Scientific name: Saraca
The origin of the name Saraca indica is doubtful and it can hardly be claimed to be an improvement on the old one of Jonesia asoka, given by Indian botanists to honour Sir W. Jones " the most enlightened of the sons of men," who himself expressed the wish that the tree should retain the old Sanskrit name Ashoka.
Indigenous to India, Burma and Malaya, it is an erect tree, small and evergreen, with a smooth, grey-brown bark. The crown is compact and shapely.
Flowers are usually to be seen throughout the year, but it is in January and February that the profusion of orange and scarlet clusters turns the tree into an object of startling beauty. Pinned closely on to every branch and twig, these clusters consist of numerous, small, long-tubed flowers which open out into four oval lobes. Yellow when young, they become orange then crimson with age and from the effect of the sun's rays. From a ring at the top of each tube spread several long, half-white, half-crimson, stamens which give an hairy appearance to the flower clusters. In strong contrast to these fiery blooms is the deep-green, shiny foliage. The foot-long leaves each have four, five or six pairs of long, wavy-edged, leaflets. Young leaves are soft, red and limp and remain pendent even after attaining full size.

» WHAT THIS EXERCISE ASKS:
A. According to the Saraca description, in which months does the tree bloom most profusely?
B. Please continue the Saraca description from its final sentence, about the young leaves.

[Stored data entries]
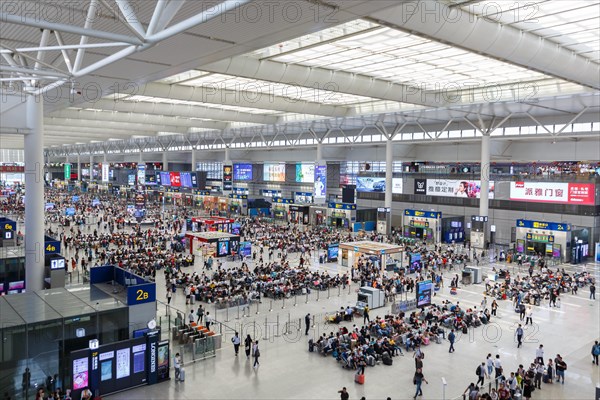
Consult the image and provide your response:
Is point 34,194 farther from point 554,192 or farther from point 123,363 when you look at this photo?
point 554,192

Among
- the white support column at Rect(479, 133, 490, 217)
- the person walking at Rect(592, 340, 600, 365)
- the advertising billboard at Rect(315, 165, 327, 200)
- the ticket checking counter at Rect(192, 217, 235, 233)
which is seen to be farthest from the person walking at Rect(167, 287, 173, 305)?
the white support column at Rect(479, 133, 490, 217)

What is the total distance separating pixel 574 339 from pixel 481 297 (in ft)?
21.7

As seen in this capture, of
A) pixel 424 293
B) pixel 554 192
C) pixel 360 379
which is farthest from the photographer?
pixel 554 192

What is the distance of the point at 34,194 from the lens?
2028cm

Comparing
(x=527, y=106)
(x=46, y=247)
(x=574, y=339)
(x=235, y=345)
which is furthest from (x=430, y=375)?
(x=527, y=106)

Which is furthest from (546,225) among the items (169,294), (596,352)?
(169,294)

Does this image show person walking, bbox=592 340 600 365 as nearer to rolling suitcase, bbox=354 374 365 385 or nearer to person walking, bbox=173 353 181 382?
rolling suitcase, bbox=354 374 365 385

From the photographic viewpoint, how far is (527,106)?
32.8m

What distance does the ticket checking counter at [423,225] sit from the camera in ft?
147

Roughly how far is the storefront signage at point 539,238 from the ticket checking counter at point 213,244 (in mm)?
21850

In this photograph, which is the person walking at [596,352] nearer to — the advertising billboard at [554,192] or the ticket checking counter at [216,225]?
the advertising billboard at [554,192]

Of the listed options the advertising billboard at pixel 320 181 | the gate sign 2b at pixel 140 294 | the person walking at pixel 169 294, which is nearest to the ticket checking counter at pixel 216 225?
the advertising billboard at pixel 320 181

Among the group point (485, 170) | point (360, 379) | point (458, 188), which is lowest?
point (360, 379)

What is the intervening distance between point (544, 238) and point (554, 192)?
5.30 meters
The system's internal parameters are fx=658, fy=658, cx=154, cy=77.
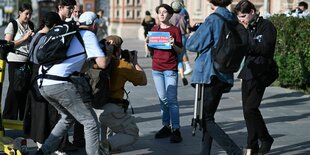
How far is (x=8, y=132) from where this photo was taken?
29.7ft

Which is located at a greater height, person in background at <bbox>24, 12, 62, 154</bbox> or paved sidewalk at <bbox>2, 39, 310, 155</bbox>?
person in background at <bbox>24, 12, 62, 154</bbox>

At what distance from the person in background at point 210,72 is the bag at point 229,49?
7 cm

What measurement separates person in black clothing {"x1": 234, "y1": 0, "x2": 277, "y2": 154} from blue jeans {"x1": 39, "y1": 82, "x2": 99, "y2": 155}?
1.99m

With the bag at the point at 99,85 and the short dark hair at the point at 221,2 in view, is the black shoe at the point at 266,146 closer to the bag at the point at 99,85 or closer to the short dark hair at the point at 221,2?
the short dark hair at the point at 221,2

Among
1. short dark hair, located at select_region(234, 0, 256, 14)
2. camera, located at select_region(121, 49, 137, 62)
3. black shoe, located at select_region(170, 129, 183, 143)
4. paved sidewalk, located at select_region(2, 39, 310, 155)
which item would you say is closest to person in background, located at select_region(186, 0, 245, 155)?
short dark hair, located at select_region(234, 0, 256, 14)

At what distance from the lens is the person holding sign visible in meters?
8.71

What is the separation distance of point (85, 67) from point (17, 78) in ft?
4.52

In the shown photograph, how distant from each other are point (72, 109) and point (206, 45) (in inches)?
62.8

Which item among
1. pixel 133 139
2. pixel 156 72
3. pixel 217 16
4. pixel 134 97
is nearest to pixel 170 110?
pixel 156 72

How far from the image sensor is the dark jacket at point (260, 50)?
7.58 m

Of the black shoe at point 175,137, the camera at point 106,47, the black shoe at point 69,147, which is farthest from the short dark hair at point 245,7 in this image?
the black shoe at point 69,147

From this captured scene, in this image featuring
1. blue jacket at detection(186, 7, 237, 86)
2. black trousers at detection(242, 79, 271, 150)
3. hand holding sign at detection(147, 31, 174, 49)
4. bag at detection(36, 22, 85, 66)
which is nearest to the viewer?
bag at detection(36, 22, 85, 66)

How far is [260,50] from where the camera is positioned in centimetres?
759

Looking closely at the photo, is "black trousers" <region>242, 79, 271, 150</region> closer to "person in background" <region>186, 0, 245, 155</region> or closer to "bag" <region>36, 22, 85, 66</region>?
"person in background" <region>186, 0, 245, 155</region>
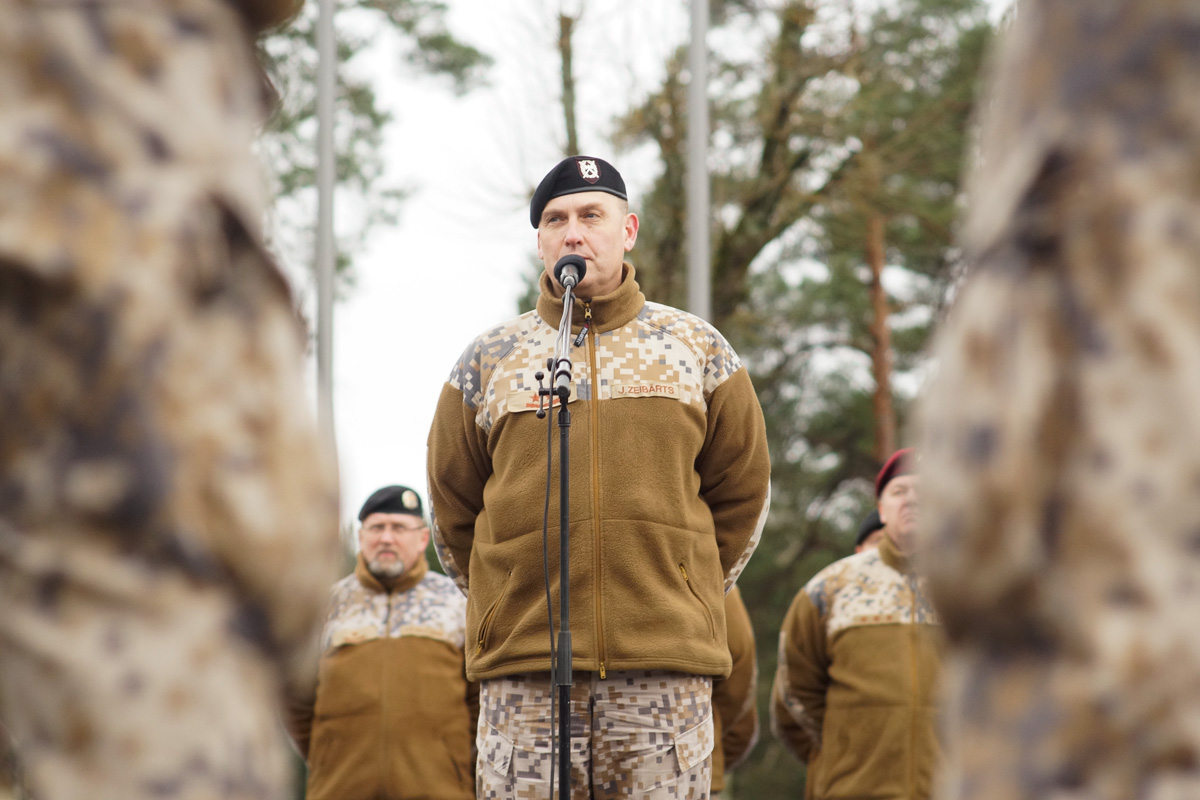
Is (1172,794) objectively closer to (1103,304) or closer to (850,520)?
(1103,304)

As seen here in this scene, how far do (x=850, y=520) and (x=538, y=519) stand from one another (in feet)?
52.9

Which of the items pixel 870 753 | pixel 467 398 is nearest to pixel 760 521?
pixel 467 398

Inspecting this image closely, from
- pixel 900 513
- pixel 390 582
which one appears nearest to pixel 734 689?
pixel 900 513

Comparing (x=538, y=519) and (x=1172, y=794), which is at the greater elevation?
(x=538, y=519)

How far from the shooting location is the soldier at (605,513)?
3.60 meters

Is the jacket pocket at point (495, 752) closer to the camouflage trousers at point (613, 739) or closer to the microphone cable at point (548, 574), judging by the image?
the camouflage trousers at point (613, 739)

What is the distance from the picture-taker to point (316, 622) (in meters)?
1.21

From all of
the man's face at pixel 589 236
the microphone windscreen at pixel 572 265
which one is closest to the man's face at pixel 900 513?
the man's face at pixel 589 236

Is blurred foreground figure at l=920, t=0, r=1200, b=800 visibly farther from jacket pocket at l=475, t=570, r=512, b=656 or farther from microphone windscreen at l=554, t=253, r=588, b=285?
microphone windscreen at l=554, t=253, r=588, b=285

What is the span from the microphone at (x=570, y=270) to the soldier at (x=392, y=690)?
8.66 ft

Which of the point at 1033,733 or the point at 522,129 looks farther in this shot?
the point at 522,129

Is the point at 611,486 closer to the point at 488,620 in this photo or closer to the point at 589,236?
the point at 488,620

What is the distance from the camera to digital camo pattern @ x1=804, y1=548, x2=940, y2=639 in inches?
250

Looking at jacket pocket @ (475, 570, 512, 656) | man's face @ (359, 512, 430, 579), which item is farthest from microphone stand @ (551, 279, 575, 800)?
man's face @ (359, 512, 430, 579)
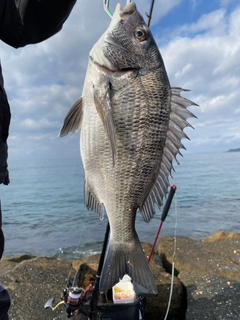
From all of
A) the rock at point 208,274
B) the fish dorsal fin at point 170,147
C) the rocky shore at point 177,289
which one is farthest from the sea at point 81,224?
the fish dorsal fin at point 170,147

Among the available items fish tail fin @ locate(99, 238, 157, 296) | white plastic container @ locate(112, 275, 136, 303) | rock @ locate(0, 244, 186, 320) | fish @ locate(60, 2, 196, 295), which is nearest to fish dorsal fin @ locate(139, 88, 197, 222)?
fish @ locate(60, 2, 196, 295)

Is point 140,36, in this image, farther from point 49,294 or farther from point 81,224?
point 81,224

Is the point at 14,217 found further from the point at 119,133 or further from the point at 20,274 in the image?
the point at 119,133

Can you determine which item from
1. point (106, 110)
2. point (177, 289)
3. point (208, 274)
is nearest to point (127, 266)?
point (106, 110)

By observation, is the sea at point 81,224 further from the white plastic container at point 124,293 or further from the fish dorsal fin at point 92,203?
the fish dorsal fin at point 92,203

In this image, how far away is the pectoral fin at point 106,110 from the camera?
6.18 feet

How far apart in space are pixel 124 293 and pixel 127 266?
118 centimetres

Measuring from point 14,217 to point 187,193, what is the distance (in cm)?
1144

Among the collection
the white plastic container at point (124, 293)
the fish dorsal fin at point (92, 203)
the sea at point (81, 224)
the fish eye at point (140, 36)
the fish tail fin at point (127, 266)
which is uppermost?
the fish eye at point (140, 36)

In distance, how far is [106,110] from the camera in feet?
6.23

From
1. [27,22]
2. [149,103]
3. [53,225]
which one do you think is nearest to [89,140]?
[149,103]

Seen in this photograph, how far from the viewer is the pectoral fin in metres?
1.88

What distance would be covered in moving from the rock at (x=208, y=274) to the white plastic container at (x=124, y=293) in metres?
0.87

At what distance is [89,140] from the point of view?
2.00m
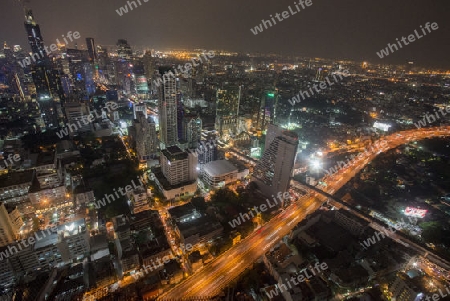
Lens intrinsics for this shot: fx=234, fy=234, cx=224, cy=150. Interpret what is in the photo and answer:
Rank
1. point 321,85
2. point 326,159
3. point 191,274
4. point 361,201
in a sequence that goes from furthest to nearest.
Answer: point 321,85 < point 326,159 < point 361,201 < point 191,274

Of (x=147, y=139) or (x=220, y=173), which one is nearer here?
(x=220, y=173)

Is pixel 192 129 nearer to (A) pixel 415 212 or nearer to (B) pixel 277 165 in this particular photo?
(B) pixel 277 165

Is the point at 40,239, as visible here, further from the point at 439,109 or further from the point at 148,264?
the point at 439,109

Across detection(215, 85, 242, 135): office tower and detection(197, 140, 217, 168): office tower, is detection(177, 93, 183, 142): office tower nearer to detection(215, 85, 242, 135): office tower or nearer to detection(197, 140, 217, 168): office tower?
detection(197, 140, 217, 168): office tower

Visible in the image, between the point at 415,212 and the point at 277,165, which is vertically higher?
the point at 277,165

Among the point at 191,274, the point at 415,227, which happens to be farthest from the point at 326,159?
the point at 191,274

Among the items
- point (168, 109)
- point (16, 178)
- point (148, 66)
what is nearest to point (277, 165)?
point (168, 109)
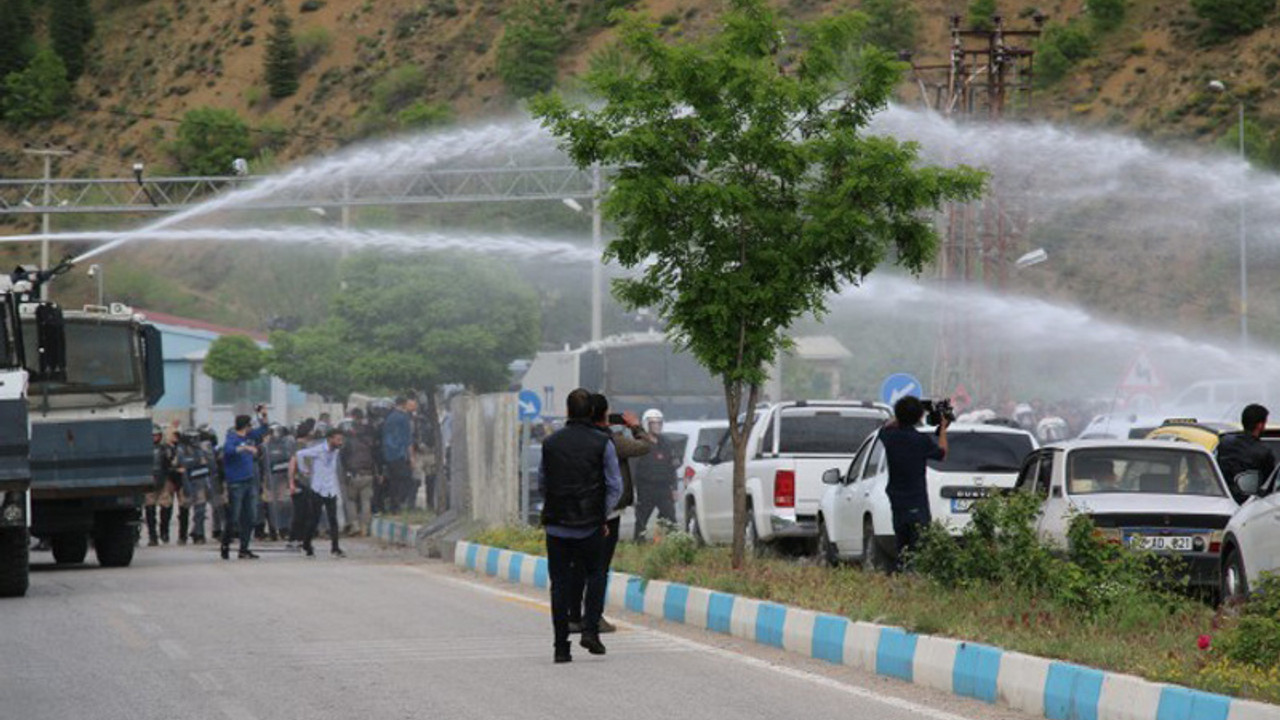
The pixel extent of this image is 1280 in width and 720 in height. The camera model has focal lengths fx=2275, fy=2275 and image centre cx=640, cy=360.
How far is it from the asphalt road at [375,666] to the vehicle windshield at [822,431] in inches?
148

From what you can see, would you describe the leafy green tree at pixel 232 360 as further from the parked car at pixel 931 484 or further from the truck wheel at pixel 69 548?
the parked car at pixel 931 484

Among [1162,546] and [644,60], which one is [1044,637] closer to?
[1162,546]

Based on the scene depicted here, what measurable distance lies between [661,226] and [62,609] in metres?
6.42

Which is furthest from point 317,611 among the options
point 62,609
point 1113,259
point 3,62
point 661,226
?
point 3,62

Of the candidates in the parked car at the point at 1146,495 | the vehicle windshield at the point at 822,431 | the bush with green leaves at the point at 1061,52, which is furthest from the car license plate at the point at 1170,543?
the bush with green leaves at the point at 1061,52

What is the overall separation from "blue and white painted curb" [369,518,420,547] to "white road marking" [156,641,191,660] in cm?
1617

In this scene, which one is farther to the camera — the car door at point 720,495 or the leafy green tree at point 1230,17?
the leafy green tree at point 1230,17

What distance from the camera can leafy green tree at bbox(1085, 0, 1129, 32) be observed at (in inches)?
4208

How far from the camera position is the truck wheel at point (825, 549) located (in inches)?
877

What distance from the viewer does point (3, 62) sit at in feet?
552

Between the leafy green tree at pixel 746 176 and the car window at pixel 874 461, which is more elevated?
the leafy green tree at pixel 746 176

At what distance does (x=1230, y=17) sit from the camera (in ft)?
333

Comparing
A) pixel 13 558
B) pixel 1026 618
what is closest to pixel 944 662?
pixel 1026 618

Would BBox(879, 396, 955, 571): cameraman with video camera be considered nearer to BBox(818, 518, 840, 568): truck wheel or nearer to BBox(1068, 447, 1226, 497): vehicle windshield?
BBox(1068, 447, 1226, 497): vehicle windshield
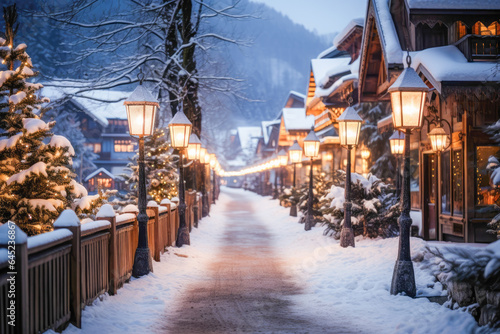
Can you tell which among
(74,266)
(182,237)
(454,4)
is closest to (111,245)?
(74,266)

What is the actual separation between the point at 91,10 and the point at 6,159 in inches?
570

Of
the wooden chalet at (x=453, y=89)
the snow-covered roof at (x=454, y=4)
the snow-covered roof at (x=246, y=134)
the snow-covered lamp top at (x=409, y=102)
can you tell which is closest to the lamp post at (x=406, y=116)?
the snow-covered lamp top at (x=409, y=102)

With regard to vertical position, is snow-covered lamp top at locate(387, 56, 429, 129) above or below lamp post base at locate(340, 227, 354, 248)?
above

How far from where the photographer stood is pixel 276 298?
9.84m

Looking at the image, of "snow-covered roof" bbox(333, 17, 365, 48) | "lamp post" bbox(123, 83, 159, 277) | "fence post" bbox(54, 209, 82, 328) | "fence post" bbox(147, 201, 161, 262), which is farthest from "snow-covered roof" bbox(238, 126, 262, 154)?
"fence post" bbox(54, 209, 82, 328)

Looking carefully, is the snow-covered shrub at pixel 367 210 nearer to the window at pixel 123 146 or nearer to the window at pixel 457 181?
the window at pixel 457 181

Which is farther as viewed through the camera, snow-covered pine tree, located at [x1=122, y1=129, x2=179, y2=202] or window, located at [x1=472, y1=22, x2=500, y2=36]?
snow-covered pine tree, located at [x1=122, y1=129, x2=179, y2=202]

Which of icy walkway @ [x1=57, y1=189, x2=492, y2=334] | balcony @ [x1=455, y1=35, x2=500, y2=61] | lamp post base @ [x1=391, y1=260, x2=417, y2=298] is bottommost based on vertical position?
icy walkway @ [x1=57, y1=189, x2=492, y2=334]

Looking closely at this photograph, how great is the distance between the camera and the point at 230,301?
952cm

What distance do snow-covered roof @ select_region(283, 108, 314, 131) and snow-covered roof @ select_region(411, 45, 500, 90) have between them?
34473 mm

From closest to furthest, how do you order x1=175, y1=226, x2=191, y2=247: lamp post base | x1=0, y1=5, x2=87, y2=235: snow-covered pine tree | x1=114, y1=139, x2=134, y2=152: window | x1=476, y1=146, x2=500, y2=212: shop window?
1. x1=0, y1=5, x2=87, y2=235: snow-covered pine tree
2. x1=476, y1=146, x2=500, y2=212: shop window
3. x1=175, y1=226, x2=191, y2=247: lamp post base
4. x1=114, y1=139, x2=134, y2=152: window

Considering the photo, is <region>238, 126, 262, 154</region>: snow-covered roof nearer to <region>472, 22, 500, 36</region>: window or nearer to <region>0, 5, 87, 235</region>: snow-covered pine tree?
<region>472, 22, 500, 36</region>: window

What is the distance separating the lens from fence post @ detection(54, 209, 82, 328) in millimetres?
6762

» ANSWERS PROVIDED:
A. January and February.

B.
The straight or scimitar shaped pods, stiff, leathery, broad and about eight inches long, are red and fleshy before ripening.
As one would expect from a tree of the country it has many useful medicinal
properties. The juice obtained from boiling the bark is a cure for some
ailments of women, and a pulp of the blossoms is one of the remedies
used for dysentery.
There is a quaint Indian belief that trees will only flower in places
where a woman's foot has trod and another which asserts that a tree
will bloom more vigorously if kicked by a young lady!